By the Rev. Ed Hird
“Bishop Doc Loomis and Titus, Giant-Killers on their way to Corinth” (2 Corinthians 8 & 9)
Some of you will not be aware that Bishop Doc Loomis began his ministry in a small rural church where the roof was seriously leaking for many months. One Sunday Doc became so frustrated by the lack of progress that he announced to the congregation that the communion service would not begin until the leaking roof issue was dealt with. Ten minutes, twenty minutes, half an hour passed until finally the resident tightwad at the back of the church spoke up and said: “Let’s get the service started. I’ll give fifty dollars.’ At that exact moment, a huge chunk of plaster fell from the ceiling and hit him on the head. Pulling himself up from under the pew, he said in a weak voice: “I meant to say five hundred dollars”. Doc Loomis quickly spoke out: “Hit him again, Lord!” What I will be sharing today is probably already familiar to you, but sometimes God needs to hit us again with familiar truth.

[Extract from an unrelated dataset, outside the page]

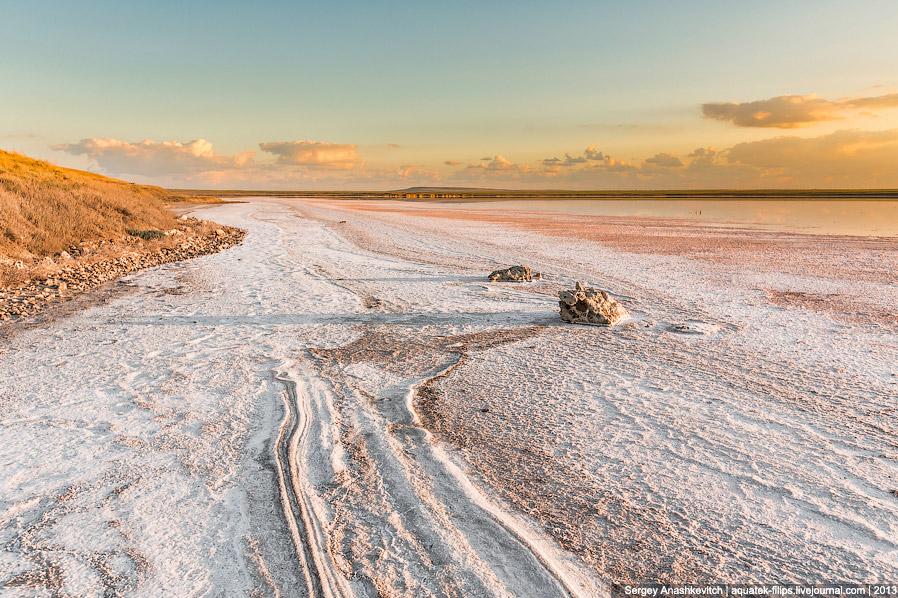 Весной здесь была вода. Именно в этом месте сделано фото № 5. Теперь соляная пустыня, через которую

I was welcomed as the Rector of St. Simon’s NV almost 21 years ago. Upon my being hired, one of the wardens/elders told me that we are $10,000 behind from last year and if things don’t turn around by June, they wouldn’t be able to pay your salary. “No problem”, I said, “God pays for what he orders.” They felt better; I felt worse.
I met with our St. Simon’s NV Church Council and just studied one biblical stewardship passage at each meeting. After a few months, one of the Church Council members said: “This is all very nice, Reverend, but when are we going to do something?” It seemed to me that we were doing something by educating our leaders first.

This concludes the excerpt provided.